┌─ Bloc de texte
Dans les couloirs de la Banque ouest-africaine de développement (BOAD), nombreux sont ceux qui ont entendu le mantra du chef : « Le développement, c’est l’affaire d’une génération. »
Aux commandes de l’institution publique commune aux huit pays de l’Uemoa depuis août 2020, le financier béninois Serge Ekué a passé l’essentiel de sa carrière au sein du secteur privé, pilotant plusieurs divisions de la banque d’investissement français Natixis, en Asie notamment. Et c’est avec une approche hautement concrète et réaliste qu’il aborde sa mission au siège de Lomé.
« Être le plus technique possible »
└─
┌─ Jeu de données
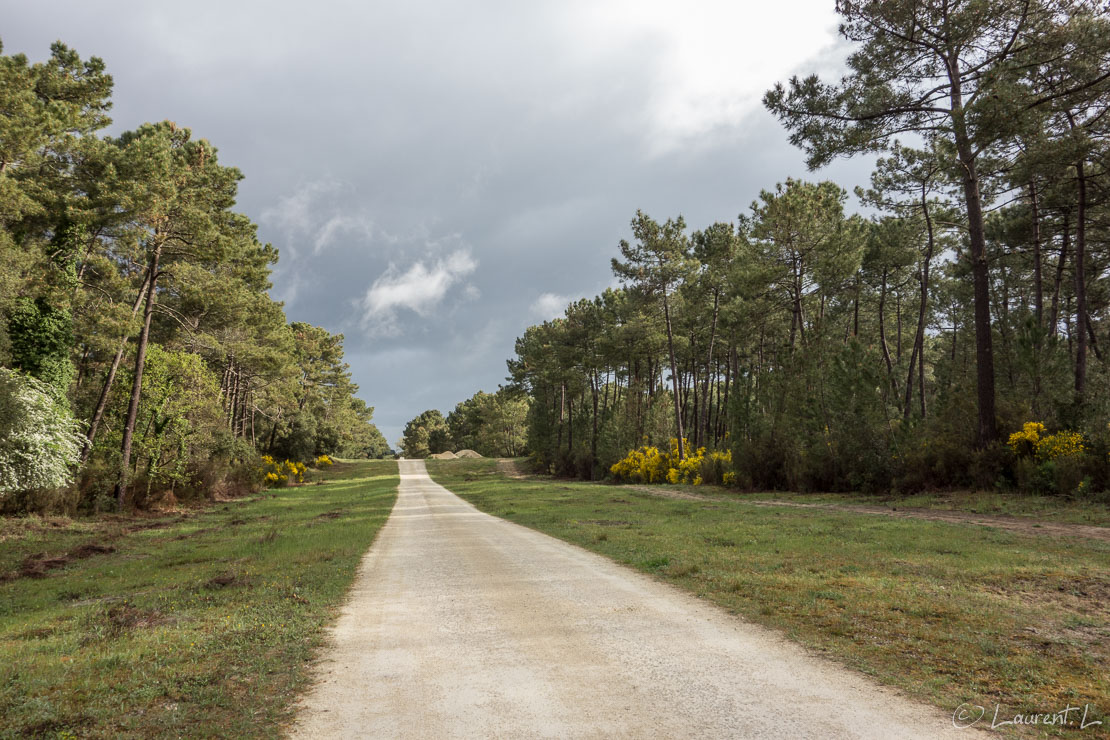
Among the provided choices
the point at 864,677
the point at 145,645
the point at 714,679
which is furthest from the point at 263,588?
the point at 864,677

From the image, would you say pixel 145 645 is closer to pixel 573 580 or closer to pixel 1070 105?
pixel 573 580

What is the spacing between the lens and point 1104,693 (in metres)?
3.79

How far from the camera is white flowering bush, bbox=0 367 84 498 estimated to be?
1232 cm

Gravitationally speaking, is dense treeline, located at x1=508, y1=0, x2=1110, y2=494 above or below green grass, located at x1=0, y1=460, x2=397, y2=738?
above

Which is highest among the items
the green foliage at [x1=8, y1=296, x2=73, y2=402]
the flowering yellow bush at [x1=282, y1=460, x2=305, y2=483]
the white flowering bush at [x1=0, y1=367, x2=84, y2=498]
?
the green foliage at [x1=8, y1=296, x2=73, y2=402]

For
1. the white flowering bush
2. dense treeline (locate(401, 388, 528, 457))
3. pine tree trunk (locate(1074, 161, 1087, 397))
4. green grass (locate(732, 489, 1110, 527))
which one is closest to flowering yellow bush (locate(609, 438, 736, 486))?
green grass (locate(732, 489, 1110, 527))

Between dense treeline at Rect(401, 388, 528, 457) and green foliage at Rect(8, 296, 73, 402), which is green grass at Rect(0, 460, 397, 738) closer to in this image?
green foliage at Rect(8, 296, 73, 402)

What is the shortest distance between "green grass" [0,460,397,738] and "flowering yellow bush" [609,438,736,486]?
└─
┌─ Jeu de données
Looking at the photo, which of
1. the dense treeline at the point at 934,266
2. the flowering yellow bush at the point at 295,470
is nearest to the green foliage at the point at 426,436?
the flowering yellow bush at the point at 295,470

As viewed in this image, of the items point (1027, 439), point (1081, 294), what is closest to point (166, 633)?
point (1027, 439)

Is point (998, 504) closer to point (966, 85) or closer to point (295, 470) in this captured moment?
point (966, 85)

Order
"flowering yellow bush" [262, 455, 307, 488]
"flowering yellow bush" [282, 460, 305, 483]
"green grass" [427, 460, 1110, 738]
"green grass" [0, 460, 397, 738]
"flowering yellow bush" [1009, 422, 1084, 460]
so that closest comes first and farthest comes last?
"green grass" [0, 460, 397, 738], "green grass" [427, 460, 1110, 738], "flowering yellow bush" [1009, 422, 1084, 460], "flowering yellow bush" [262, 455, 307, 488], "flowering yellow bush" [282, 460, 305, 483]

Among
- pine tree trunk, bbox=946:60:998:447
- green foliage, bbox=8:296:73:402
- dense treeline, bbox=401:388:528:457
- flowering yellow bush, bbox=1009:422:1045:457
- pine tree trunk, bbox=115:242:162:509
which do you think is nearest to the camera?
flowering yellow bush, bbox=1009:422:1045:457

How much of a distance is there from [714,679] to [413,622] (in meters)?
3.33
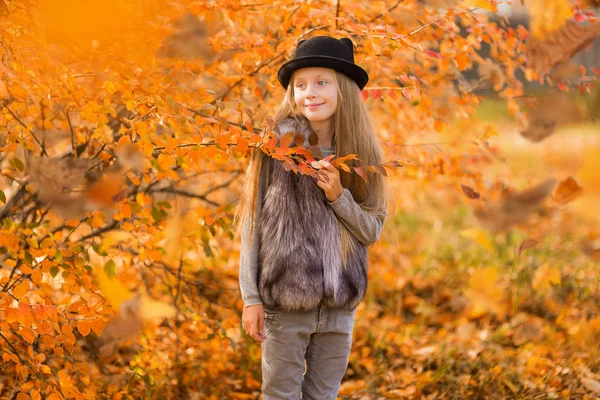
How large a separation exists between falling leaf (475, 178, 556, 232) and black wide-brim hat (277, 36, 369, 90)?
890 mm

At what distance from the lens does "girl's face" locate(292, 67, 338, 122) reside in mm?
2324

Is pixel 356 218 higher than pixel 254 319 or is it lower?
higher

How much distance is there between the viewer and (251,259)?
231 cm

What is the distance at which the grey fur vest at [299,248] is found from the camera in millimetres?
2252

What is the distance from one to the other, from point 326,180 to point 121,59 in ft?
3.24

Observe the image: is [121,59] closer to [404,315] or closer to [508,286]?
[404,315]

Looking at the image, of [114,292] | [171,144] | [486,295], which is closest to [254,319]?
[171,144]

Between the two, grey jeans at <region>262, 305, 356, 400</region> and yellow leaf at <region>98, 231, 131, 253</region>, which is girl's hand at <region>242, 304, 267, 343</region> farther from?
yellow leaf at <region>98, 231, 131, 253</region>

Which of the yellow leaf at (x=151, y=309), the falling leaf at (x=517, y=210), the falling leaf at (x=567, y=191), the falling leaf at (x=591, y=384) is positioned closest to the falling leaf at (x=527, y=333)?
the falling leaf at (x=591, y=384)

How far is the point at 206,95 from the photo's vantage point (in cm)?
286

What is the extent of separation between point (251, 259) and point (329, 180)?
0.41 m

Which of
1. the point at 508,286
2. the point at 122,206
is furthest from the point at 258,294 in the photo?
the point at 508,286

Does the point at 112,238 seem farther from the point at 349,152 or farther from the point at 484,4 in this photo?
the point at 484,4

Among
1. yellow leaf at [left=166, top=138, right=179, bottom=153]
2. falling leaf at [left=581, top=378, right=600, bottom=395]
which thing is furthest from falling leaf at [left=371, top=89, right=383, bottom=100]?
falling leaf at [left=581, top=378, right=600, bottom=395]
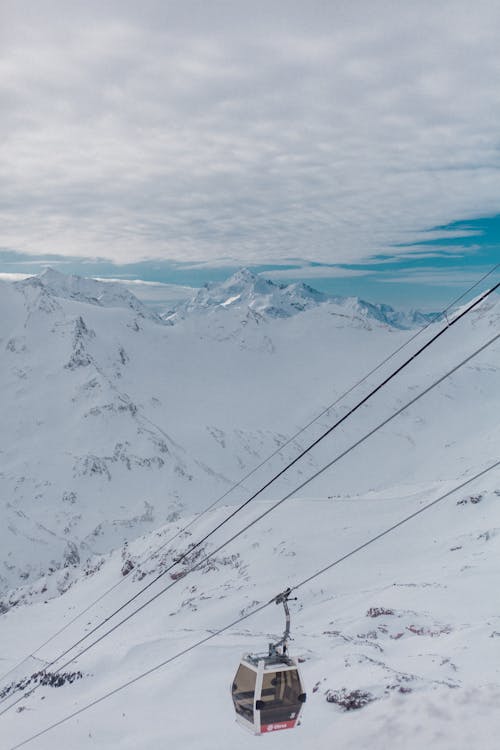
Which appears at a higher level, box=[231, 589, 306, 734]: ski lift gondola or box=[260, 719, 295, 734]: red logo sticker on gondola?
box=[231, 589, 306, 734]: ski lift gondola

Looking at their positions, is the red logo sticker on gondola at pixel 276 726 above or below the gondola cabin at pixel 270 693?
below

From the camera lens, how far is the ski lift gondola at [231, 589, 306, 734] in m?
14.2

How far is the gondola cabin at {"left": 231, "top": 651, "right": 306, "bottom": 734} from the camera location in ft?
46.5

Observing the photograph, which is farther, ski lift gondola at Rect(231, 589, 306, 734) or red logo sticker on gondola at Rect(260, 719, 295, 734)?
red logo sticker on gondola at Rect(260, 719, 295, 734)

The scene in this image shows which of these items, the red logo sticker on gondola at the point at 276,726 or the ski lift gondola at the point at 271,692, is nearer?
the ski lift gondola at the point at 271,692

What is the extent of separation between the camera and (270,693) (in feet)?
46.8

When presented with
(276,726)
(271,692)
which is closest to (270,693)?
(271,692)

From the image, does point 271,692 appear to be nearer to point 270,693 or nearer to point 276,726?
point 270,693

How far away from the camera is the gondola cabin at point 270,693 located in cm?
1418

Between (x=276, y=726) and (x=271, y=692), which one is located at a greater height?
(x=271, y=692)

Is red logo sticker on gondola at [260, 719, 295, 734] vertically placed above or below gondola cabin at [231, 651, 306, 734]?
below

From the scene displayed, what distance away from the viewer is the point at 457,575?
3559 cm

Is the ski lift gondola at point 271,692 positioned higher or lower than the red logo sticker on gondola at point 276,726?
└─
Tâches à réaliser —
• A. D'après le texte sur la BOAD, depuis quand Serge Ekué dirige-t-il l'institution ?
• B. Extrayez du texte sur la BOAD le passage allant de « Dans les couloirs » à « siège de Lomé. ».
Les lignes ne sont d'aucune utilité pour ce travail.

Réponses aux tâches —
• A. Depuis août 2020.

• B.
Dans les couloirs de la Banque ouest-africaine de développement (BOAD), nombreux sont ceux qui ont entendu le mantra du chef : « Le développement, c’est l’affaire d’une génération. »
Aux commandes de l’institution publique commune aux huit pays de l’Uemoa depuis août 2020, le financier béninois Serge Ekué a passé l’essentiel de sa carrière au sein du secteur privé, pilotant plusieurs divisions de la banque d’investissement français Natixis, en Asie notamment. Et c’est avec une approche hautement concrète et réaliste qu’il aborde sa mission au siège de Lomé.